Exercise brief = Scale the records starting at the line that contains "How far is (x=293, y=160)" and ending at the end of the records, and give those lines again with the requests included. Multiply every distance value in the answers by 2.25 and round to whole numbers, with halves rounded up.

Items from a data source

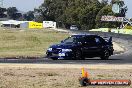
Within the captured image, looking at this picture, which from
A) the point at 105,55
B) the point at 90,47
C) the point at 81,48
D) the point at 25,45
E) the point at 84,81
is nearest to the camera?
the point at 84,81

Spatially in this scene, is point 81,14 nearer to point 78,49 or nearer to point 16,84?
point 78,49

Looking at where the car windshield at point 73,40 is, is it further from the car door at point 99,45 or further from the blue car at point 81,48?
the car door at point 99,45

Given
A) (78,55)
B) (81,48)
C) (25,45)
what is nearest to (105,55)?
(81,48)

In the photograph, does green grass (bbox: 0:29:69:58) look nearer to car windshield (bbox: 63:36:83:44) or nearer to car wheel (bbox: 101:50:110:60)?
car windshield (bbox: 63:36:83:44)

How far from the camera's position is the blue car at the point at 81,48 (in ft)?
89.7

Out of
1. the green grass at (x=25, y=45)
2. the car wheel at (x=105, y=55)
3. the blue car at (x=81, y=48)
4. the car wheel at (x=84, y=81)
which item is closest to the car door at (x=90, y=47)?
the blue car at (x=81, y=48)

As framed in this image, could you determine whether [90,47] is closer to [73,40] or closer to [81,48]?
[81,48]

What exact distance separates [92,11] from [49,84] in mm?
159044

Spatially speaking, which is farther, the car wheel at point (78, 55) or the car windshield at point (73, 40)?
the car windshield at point (73, 40)

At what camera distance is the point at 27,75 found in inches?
618

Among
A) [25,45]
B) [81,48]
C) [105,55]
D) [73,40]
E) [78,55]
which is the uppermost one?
[73,40]

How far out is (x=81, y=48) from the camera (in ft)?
92.0

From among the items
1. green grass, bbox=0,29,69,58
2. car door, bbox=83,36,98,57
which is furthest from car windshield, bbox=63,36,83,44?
green grass, bbox=0,29,69,58

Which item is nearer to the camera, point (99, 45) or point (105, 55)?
point (105, 55)
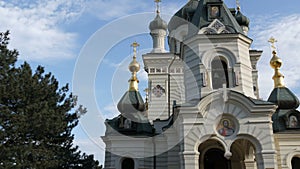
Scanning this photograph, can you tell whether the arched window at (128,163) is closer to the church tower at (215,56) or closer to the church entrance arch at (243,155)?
the church tower at (215,56)

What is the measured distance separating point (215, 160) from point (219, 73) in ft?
13.7

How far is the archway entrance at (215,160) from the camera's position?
16.5 meters

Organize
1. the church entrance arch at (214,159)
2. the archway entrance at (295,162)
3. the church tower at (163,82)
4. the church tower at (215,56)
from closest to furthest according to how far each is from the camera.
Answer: the church tower at (215,56) → the archway entrance at (295,162) → the church entrance arch at (214,159) → the church tower at (163,82)

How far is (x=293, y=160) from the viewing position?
15898 mm

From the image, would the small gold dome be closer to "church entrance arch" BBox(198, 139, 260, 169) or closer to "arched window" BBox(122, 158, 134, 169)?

Result of this task =
How far is (x=293, y=160) from the viewing position?
35771 mm

From the image, would the small gold dome be closer to "church entrance arch" BBox(198, 139, 260, 169) or closer to "arched window" BBox(122, 158, 134, 169)?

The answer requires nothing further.